§ Detalhes do exercício
Reproduza, sem alterações, o trecho do texto sobre o acolhimento de um familiar em casa que vai de "É inegável que" até "de razoável autonomia.", inclusive.

É inegável que a presença de um novo habitante na casa, por mais afeto e carinho que possa estar envolvido, exige alterações de uma rotina já acertada. Lembrar ainda que o familiar poderá se sentir constrangido em necessitar desse acolhimento emergencial. Ajudá-lo é também minimizar que se sinta um peso, um problema. Buscar criar uma ambientação que o faça se sentir em casa, fotografias, alguma referência ou estimular que mantenha algum hábito que caracterize a sua individualidade é importante e empático. Principalmente àqueles que até então gozavam de razoável autonomia.

(Entradas de dados coletadas)

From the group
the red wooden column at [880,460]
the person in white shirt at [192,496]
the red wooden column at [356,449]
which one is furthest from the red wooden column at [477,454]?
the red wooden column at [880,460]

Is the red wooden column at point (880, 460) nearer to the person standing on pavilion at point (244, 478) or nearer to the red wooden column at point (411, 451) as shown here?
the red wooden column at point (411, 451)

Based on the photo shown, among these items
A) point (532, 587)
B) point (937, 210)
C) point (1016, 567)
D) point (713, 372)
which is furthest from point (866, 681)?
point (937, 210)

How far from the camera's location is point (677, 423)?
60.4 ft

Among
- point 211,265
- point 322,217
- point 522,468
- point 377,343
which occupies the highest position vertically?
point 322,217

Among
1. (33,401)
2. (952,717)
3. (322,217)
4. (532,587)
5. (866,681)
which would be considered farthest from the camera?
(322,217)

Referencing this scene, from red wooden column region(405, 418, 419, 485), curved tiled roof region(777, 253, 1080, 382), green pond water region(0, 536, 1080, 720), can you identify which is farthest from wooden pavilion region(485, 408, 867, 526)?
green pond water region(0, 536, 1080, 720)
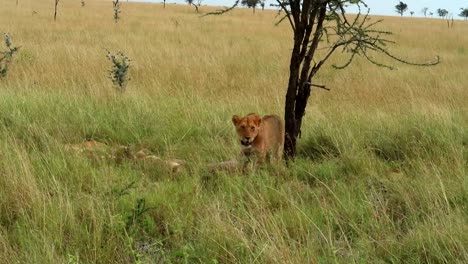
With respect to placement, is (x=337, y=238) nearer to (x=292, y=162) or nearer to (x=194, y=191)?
(x=194, y=191)

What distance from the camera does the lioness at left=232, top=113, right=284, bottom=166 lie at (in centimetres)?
413

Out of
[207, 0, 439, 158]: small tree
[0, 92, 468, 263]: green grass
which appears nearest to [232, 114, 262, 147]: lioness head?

§ Resposta do problema
É inegável que a presença de um novo habitante na casa, por mais afeto e carinho que possa estar envolvido, exige alterações de uma rotina já acertada. Lembrar ainda que o familiar poderá se sentir constrangido em necessitar desse acolhimento emergencial. Ajudá-lo é também minimizar que se sinta um peso, um problema. Buscar criar uma ambientação que o faça se sentir em casa, fotografias, alguma referência ou estimular que mantenha algum hábito que caracterize a sua individualidade é importante e empático. Principalmente àqueles que até então gozavam de razoável autonomia.